A Chemical Approach for Autonomous Service Computing

Worldwide interconnected computing resources offer a tremendous amount of computing power largely under-exploited. Programming this emerging global computing platform raises new challenges that need to be addressed. Resources are heterogeneous, geographically distributed, and offer a very disparate level of reliability and appearance/disappearance rate. To make such a platform a usable computing infrastructure, it is crucial to study new paradigms aiming at making it autonomous and self-reconfigurable to automatically adapt itself to changing conditions.

Chemical programming has been recently identified as a promising paradigm to design autonomic systems. Within such a paradigm, computations can be seen as chemical reactions controlled by a set of chemical rules.
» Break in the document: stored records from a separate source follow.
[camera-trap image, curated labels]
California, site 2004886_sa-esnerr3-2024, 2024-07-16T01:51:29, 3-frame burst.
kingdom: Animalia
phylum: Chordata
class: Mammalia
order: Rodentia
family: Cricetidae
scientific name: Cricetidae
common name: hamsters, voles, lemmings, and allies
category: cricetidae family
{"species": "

In other words, data are molecules of a chemical solutions, reacting together to produce new data. Reactions take place in an implicitly parallel, and autonomic fashion. HOCL is a chemical language implementing these concepts as well as providing the high order: a rule is seen as a molecule and rules can be replaced like any other molecule. The chemical programming paradigm relies on a multiset to store the molecules.

Our objective is twofold. First, we work on providing a new chemical language adapted to the service composition problem and expressing its execution on a distributed platform through this paradigm, taking advantages of its implicitly parallel and autonomous properties. Second, we are working on a distributed chemical engine bringing such concepts to reality and giving birth to the next generation of systems for service computing.